» Information given:
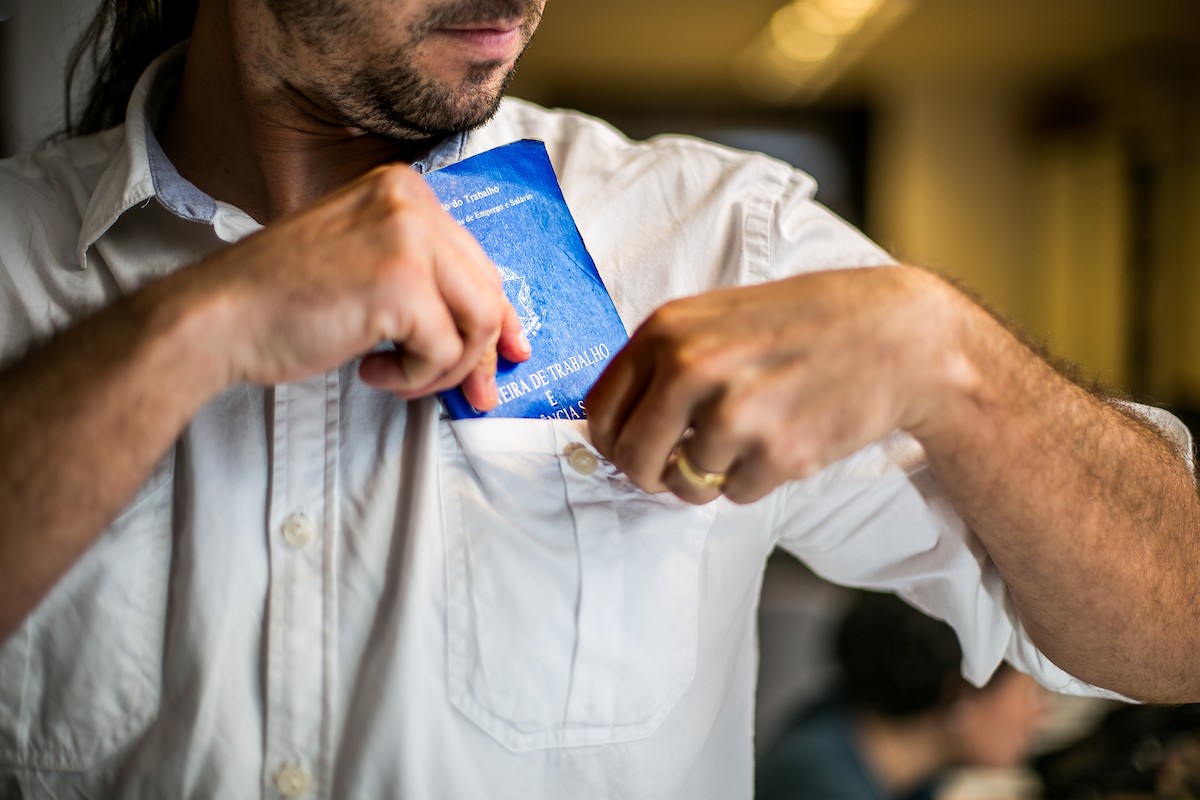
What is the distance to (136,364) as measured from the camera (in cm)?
66

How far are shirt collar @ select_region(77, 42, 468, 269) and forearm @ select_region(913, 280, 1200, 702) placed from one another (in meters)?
0.53

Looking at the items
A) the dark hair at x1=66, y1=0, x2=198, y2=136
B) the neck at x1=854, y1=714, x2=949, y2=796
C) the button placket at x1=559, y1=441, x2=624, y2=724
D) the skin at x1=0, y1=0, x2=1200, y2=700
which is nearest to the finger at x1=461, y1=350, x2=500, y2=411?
the skin at x1=0, y1=0, x2=1200, y2=700

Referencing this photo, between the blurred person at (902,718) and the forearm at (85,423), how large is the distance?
1602 mm

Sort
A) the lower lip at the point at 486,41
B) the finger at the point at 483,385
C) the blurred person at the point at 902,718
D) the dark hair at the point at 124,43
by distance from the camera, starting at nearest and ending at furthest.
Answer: the finger at the point at 483,385
the lower lip at the point at 486,41
the dark hair at the point at 124,43
the blurred person at the point at 902,718

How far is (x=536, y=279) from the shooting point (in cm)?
89

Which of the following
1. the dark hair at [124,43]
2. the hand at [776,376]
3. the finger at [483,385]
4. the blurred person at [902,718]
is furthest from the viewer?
the blurred person at [902,718]

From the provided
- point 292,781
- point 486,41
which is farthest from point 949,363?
point 292,781

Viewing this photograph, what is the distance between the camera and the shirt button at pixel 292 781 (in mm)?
816

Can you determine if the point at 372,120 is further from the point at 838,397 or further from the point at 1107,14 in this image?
the point at 1107,14

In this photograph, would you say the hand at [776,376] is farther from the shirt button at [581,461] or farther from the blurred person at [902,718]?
the blurred person at [902,718]

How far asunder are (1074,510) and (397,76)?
0.67m

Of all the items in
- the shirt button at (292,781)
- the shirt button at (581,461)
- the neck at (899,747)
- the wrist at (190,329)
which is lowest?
the neck at (899,747)

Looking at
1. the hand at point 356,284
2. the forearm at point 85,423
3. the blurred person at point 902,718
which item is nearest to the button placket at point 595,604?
the hand at point 356,284

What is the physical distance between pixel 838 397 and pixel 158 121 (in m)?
0.81
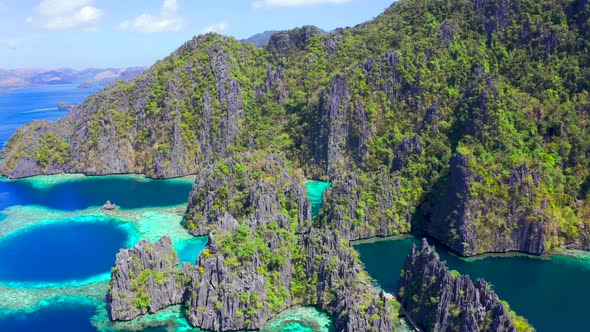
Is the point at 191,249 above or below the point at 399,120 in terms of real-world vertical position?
below

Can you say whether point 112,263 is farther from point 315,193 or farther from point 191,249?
point 315,193

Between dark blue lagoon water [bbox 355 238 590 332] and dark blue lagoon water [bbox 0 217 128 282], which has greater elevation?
dark blue lagoon water [bbox 0 217 128 282]

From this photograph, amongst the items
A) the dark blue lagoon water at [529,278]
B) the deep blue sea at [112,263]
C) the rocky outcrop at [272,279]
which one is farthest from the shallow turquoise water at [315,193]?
→ the rocky outcrop at [272,279]

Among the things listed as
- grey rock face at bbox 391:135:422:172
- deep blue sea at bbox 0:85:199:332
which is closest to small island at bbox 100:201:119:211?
deep blue sea at bbox 0:85:199:332

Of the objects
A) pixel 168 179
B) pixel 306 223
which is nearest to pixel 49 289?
pixel 306 223

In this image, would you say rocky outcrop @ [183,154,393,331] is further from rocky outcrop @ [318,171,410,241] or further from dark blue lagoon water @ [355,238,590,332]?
rocky outcrop @ [318,171,410,241]

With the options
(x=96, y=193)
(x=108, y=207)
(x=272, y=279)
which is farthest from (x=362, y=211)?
(x=96, y=193)

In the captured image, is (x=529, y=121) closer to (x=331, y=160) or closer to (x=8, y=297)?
(x=331, y=160)
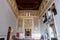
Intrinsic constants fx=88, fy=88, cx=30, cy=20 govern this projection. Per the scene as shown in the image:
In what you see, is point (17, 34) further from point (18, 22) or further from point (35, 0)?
point (35, 0)

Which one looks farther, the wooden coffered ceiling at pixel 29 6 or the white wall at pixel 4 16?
the wooden coffered ceiling at pixel 29 6

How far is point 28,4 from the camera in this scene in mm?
6754

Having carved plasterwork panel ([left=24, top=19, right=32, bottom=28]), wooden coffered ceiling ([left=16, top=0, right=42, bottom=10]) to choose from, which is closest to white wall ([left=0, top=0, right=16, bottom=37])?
wooden coffered ceiling ([left=16, top=0, right=42, bottom=10])

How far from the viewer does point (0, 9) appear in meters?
3.01

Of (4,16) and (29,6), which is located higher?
(29,6)

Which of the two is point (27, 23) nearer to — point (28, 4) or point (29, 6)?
point (29, 6)

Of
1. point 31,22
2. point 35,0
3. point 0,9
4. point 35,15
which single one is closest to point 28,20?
point 31,22

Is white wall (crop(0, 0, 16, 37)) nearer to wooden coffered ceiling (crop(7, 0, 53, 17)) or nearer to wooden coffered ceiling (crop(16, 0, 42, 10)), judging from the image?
wooden coffered ceiling (crop(7, 0, 53, 17))

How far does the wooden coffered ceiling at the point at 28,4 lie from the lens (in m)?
6.33

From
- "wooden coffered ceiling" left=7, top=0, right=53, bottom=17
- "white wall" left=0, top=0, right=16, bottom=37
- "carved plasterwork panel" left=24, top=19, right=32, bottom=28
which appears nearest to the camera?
"white wall" left=0, top=0, right=16, bottom=37

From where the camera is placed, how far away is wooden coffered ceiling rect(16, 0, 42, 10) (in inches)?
249

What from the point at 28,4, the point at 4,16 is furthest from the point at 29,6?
the point at 4,16

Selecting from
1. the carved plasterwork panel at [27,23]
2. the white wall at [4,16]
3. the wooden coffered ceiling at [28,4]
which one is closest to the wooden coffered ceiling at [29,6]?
the wooden coffered ceiling at [28,4]

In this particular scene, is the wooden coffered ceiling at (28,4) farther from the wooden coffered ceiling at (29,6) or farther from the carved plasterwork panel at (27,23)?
the carved plasterwork panel at (27,23)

» Problem:
Rewrite all of the material above as a numbered list with one line per entry, skipping the blank lines and leaving out the pictures.

» Exercise answer:
1. What is the distance to (136,364) as measured from the camera (in cm)?
2. 66
3. How far are shirt collar @ select_region(77, 42, 468, 269) and forearm @ select_region(913, 280, 1200, 702) placed from one another (in meters)?
4. 0.53
5. Looking at the items
6. A) the dark hair at x1=66, y1=0, x2=198, y2=136
7. B) the neck at x1=854, y1=714, x2=949, y2=796
8. C) the button placket at x1=559, y1=441, x2=624, y2=724
9. D) the skin at x1=0, y1=0, x2=1200, y2=700
10. which is nearest to the finger at x1=461, y1=350, x2=500, y2=411?
11. the skin at x1=0, y1=0, x2=1200, y2=700
12. Referencing this photo, between the blurred person at (902,718) and the forearm at (85,423), how large is the distance?
13. 1602 mm
14. Sort
15. A) the lower lip at the point at 486,41
16. B) the finger at the point at 483,385
17. C) the blurred person at the point at 902,718
18. D) the dark hair at the point at 124,43
19. by distance from the camera, starting at nearest and ending at furthest.
20. Answer: the finger at the point at 483,385
21. the lower lip at the point at 486,41
22. the dark hair at the point at 124,43
23. the blurred person at the point at 902,718
24. How far is (x=536, y=279) from the shooting point (in cm)?
25. 89
26. Which of the following
27. 1. the dark hair at [124,43]
28. 2. the hand at [776,376]
29. 3. the finger at [483,385]
30. 4. the blurred person at [902,718]
31. is furthest from the viewer?
32. the blurred person at [902,718]
33. From the provided
34. - point 292,781
35. - point 486,41
36. which is farthest from point 949,363?
37. point 292,781
38. Viewing this photograph, what is the distance between the camera and the shirt button at pixel 292 781 (in mm)?
39. 816
40. Can you determine if the point at 372,120 is further from the point at 838,397 or further from the point at 1107,14 in this image?
41. the point at 1107,14
42. In this photograph, would you say the hand at [776,376] is farther from the shirt button at [581,461] or farther from the blurred person at [902,718]?
43. the blurred person at [902,718]
44. How far asunder are (1074,510) and (397,76)?
45. 0.67m
46. Of all the items in
47. - the shirt button at (292,781)
48. - the shirt button at (581,461)
49. - the neck at (899,747)
50. - the wrist at (190,329)
51. which is lowest?
52. the neck at (899,747)
53. Looking at
54. 1. the hand at point 356,284
55. 2. the forearm at point 85,423
56. 3. the blurred person at point 902,718
57. which item is nearest to the button placket at point 595,604?
58. the hand at point 356,284
59. What is the physical distance between pixel 838 397 and pixel 158 121 (in m)?
60. 0.81
61. Is the point at 191,249 above or below the point at 399,120 in terms of real-world vertical position?
62. below
63. Can you say whether point 112,263 is farther from point 315,193 or farther from point 191,249?
64. point 315,193
65. Between dark blue lagoon water [bbox 355 238 590 332] and dark blue lagoon water [bbox 0 217 128 282], which has greater elevation?
66. dark blue lagoon water [bbox 0 217 128 282]
67. From this photograph, amongst the items
68. A) the dark blue lagoon water at [529,278]
69. B) the deep blue sea at [112,263]
70. C) the rocky outcrop at [272,279]
71. which one is farthest from the shallow turquoise water at [315,193]?
72. → the rocky outcrop at [272,279]
73. Among the things listed as
74. - grey rock face at bbox 391:135:422:172
75. - deep blue sea at bbox 0:85:199:332
76. which is closest to small island at bbox 100:201:119:211?
77. deep blue sea at bbox 0:85:199:332
78. Of the objects
79. A) pixel 168 179
80. B) pixel 306 223
81. which is nearest to pixel 49 289?
82. pixel 306 223
83. In this image, would you say rocky outcrop @ [183,154,393,331] is further from rocky outcrop @ [318,171,410,241] or further from dark blue lagoon water @ [355,238,590,332]?
84. rocky outcrop @ [318,171,410,241]
85. With the options
86. (x=96, y=193)
87. (x=108, y=207)
88. (x=272, y=279)
89. which is farthest from (x=362, y=211)?
90. (x=96, y=193)
91. In the captured image, is (x=529, y=121) closer to (x=331, y=160) or closer to (x=8, y=297)?
92. (x=331, y=160)
93. Intrinsic constants fx=88, fy=88, cx=30, cy=20 govern this projection. Per the scene as shown in the image:
94. In what you see, is point (17, 34) further from point (18, 22) or further from point (35, 0)?
95. point (35, 0)
96. Which one looks farther, the wooden coffered ceiling at pixel 29 6 or the white wall at pixel 4 16?
97. the wooden coffered ceiling at pixel 29 6
98. How far is point 28,4 from the camera in this scene in mm?
99. 6754
100. Having carved plasterwork panel ([left=24, top=19, right=32, bottom=28]), wooden coffered ceiling ([left=16, top=0, right=42, bottom=10]) to choose from, which is closest to white wall ([left=0, top=0, right=16, bottom=37])?
101. wooden coffered ceiling ([left=16, top=0, right=42, bottom=10])
102. How far from the viewer does point (0, 9) appear in meters?
103. 3.01
104. Of (4,16) and (29,6), which is located higher?
105. (29,6)
106. Which of the two is point (27, 23) nearer to — point (28, 4) or point (29, 6)?
107. point (29, 6)
108. Of
109. 1. point 31,22
110. 2. point 35,0
111. 3. point 0,9
112. 4. point 35,15
113. which single one is closest to point 28,20?
114. point 31,22
115. Is white wall (crop(0, 0, 16, 37)) nearer to wooden coffered ceiling (crop(7, 0, 53, 17)) or nearer to wooden coffered ceiling (crop(16, 0, 42, 10)), judging from the image?
116. wooden coffered ceiling (crop(7, 0, 53, 17))
117. How far does the wooden coffered ceiling at the point at 28,4 lie from the lens (in m)?
118. 6.33
119. From
120. - "wooden coffered ceiling" left=7, top=0, right=53, bottom=17
121. - "white wall" left=0, top=0, right=16, bottom=37
122. - "carved plasterwork panel" left=24, top=19, right=32, bottom=28
123. which appears nearest to the camera?
124. "white wall" left=0, top=0, right=16, bottom=37
125. From where the camera is placed, how far away is wooden coffered ceiling rect(16, 0, 42, 10) (in inches)?
126. 249
127. What from the point at 28,4, the point at 4,16 is furthest from the point at 29,6?
128. the point at 4,16
129. Selecting from
130. 1. the carved plasterwork panel at [27,23]
131. 2. the white wall at [4,16]
132. 3. the wooden coffered ceiling at [28,4]
133. which one is closest to the wooden coffered ceiling at [29,6]?
134. the wooden coffered ceiling at [28,4]
135. In this particular scene, is the wooden coffered ceiling at (28,4) farther from the wooden coffered ceiling at (29,6) or farther from the carved plasterwork panel at (27,23)?
136. the carved plasterwork panel at (27,23)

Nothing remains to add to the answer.